# SOAL YANG DIKERJAKAN
Sambung teks tentang pertemuan Agus dengan Miranda Goeltom di Hotel Dharmawangsa, dimulai tepat setelah kalimat terakhirnya.

# TEKS YANG DIBERIKAN
•••••

Agus lantas mendapat kabar dari Williem Tutuarima kalau mereka akan bertemu Miranda Goeltom di Hotel Dharmawangsa. “Karena sama-sama di Kalibata, kami akhirnya berangkat bertiga. Saya dengan supir saya nyamper ke rumah Mas Williem Tutuarima, kemudian ke rumah Pak Rusman Lumbaturuan, kemudian berangkat dengan mobil Soluna saya yang sudah saya jual,” kisah Agus.

“Pak Emir Moeis masuk lalu duduk-duduk. Di situ sudah ada Willi, Panda Nababan, Dudhie Makmun Murod lagi ngobrol-ngobrol. Terus, Bu Miranda terlambat setengah jam. Waktu itu jam setengah empat. Bu Miranda langsung menghampiri Bang Panda Nababan, cipika-cipiki, kan memang (Panda Nababan-red) yang paling dekat. Kemudian semua diperkenalkan satu-satu. Baru sekali itu saya ketemu dengan Miranda, kan pejabat teras kan dikit. Apalagi yang perempuan,” ujar Agus.

•••••

# KUTIPAN SUMBER

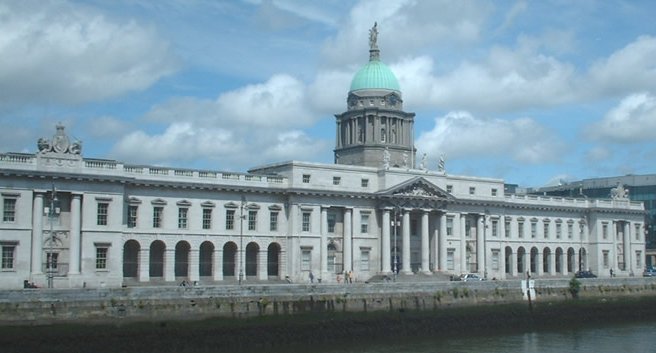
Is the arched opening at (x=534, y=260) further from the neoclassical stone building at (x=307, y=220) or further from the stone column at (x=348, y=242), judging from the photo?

•••••

# JAWABAN YANG BENAR
Saat itu, tutur Agus, Miranda memang datang agak terlambat setengah jam dan hanya sebentar menemui sejumlah anggota Komisi IX asal FPDIP. Lantaran diantara mereka Panda Nababan yang dikenal paling dekat dengan Miranda, maka Panda pun membuka perbincangan.

“Omongan Panda intinya begini. Ini Mir. teman-teman siap milih kamu. Sudahlah tenang saja. Sekarang tinggal hamunya bagaimana. Miranda lalu bilang, terima kasih kalau teman-teman PDI-P masih percaya sama saya,” tutur Agus.”Terus, Bu Miranda ngomong sedikit kenapa terlambat karena ada acara sebelum dan sesudahnya. Sehingga, dia agak tergesa-gesa dan langsung cabut,” lanjut Agus. Dalam pertemuan itu, kata Agus, memang nggak ngomongin soal duit sama sekali. “Setelah itu, saya pulang berempat sama Williem, Rusman dan sopir saya,” imbuh Agus.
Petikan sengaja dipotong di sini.